Atlas Obscura began to unpack the phenomenon: “It is likely that the Vietnamese, prior to Chinese domination, did not use last names, (or family names, which we should call them, given that in Vietnam and many other places, this name does not come last).”

China adopted the tradition primarily for the purpose of taxes. Stephen O’Harrow, the chairman of Indo-Pacific Languages and head of the Vietnamese department of the University of Hawaii at Manoa said: “Under the Chinese colonial rulership, the Chinese typically will designate a family name to keep tax records. They used a limited number of family names for the people under their jurisdiction.”

These surnames were given out randomly, but in Vietnam back then the original pool of family names came from Chinese words, or Vietnamese versions of them.

“My guess is, senior Chinese administrators used their own personal names to designate people under their own aegis,” O’Harrow told the news source.

In the Vietnamese language, use of third-person pronoun is not as prevalent, it is commonplace to refer to each other as “aunt” or “brother” — what O'Harrow refers to as "fictive kinship terms" — followed by the first name.
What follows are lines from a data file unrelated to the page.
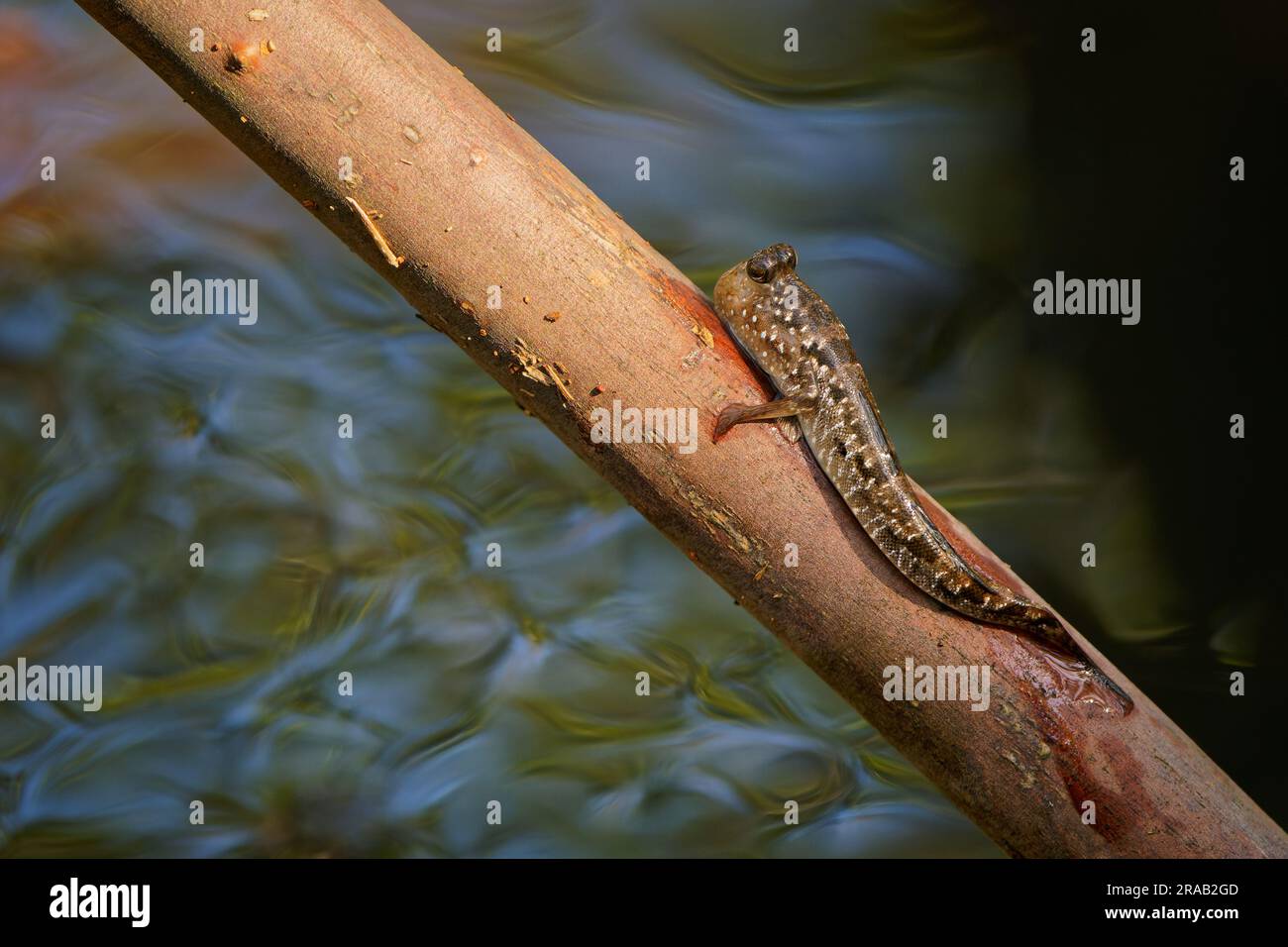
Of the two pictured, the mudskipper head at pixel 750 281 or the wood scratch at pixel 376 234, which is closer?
the wood scratch at pixel 376 234

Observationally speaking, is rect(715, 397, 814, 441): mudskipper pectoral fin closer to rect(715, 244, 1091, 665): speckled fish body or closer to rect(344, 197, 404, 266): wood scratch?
rect(715, 244, 1091, 665): speckled fish body

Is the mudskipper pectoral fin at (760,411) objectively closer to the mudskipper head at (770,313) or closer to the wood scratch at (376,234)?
the mudskipper head at (770,313)

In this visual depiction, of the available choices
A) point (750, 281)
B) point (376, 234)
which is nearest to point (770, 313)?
point (750, 281)

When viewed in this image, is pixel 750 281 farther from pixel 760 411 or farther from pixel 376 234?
pixel 376 234

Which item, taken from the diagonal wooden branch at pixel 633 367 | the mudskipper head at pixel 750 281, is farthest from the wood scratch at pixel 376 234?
the mudskipper head at pixel 750 281

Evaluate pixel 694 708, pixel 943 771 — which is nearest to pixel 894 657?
pixel 943 771

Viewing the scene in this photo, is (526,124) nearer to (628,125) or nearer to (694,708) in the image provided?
(628,125)

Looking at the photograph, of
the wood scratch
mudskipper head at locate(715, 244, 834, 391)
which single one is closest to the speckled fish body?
mudskipper head at locate(715, 244, 834, 391)
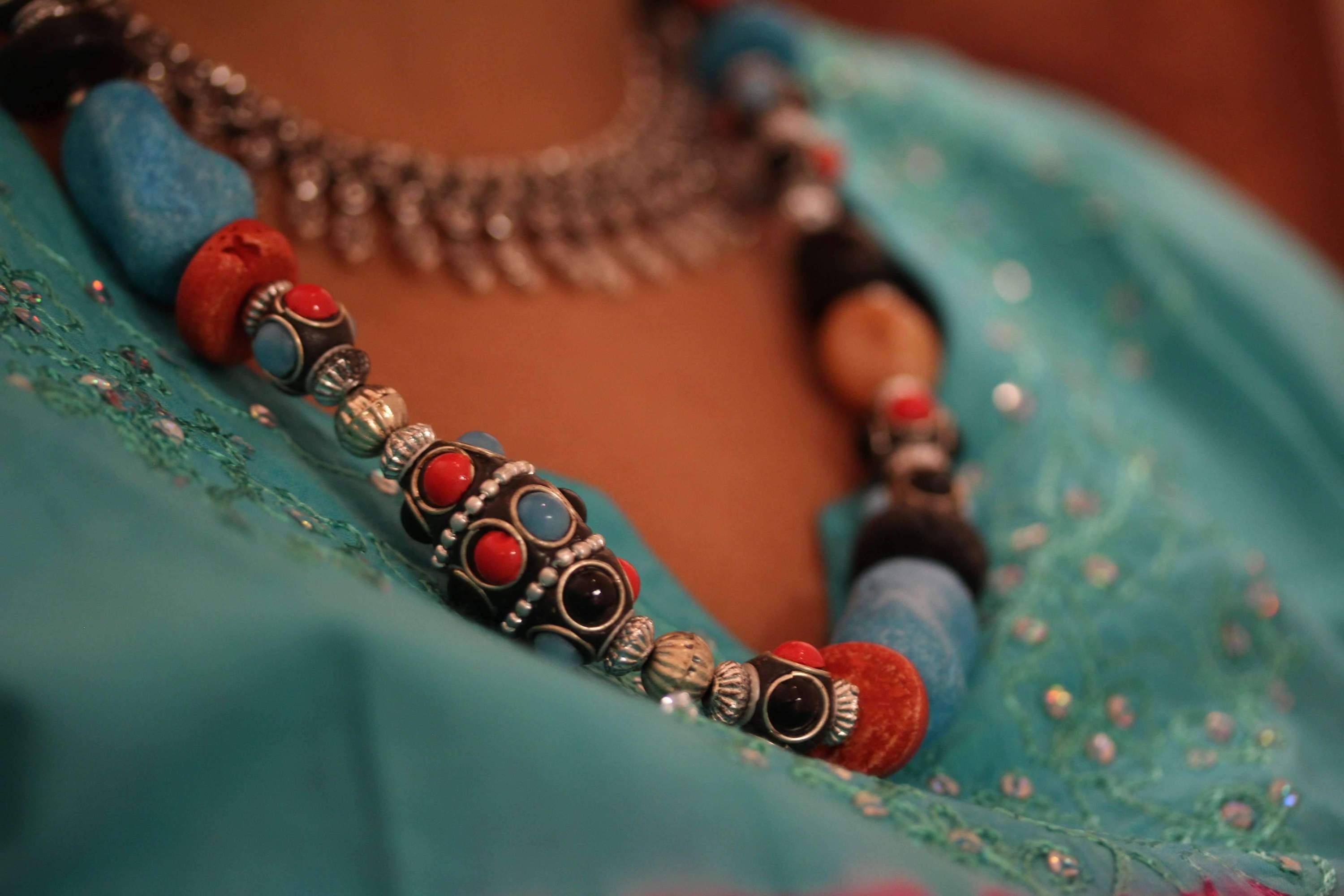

Image by Kevon Kevono via Atlas Obscura.

On the reason why Nguyen came to be so popular, O'Harrow makes the connection with the last ruling dynasty in Vietnam: “[The] tradition of showing loyalty to a leader by taking the family name is probably the origin of why there are so many Nguyens in Vietnam.” The Nguyen family ran the country from 1802 to 1945; during this period, the popularity of Nguyen as a surname also shot up.

While foreigners and diaspora alike struggle to pronounce Nguyen, spelling has varied throughout the ages, as it is actually a word appropriated from Chinese. Many hypothesize that it is derived for the word "ruan", which refers to an ancient string instrument.

The name comes with many challenges, especially if one is interested in tracing the family line back more than a few generations. As many genetic testing and analysis projects, such as 23andMe, have so few Asian DNA samples, it is unlikely that most Vietnamese would get more information results than "Asian." However, there are newer, more niche projects available, such as The Nguyen DNA Project which is open to “all families, any spelling” to provide insight and analysis.

While the name has unfortunate ties to a time of colonization, the Nguyens of the world actually belong to an extensive family. According to Next Shark, the likelihood of being a Vietnamese Nguyen more than doubles the likelihood of being a Kim in Korea. As of 2013, Nguyen is the 13th most popular last name in the whole of Australia. And in the United States, Canada, and France, the name ranks in the top 100 most common last names.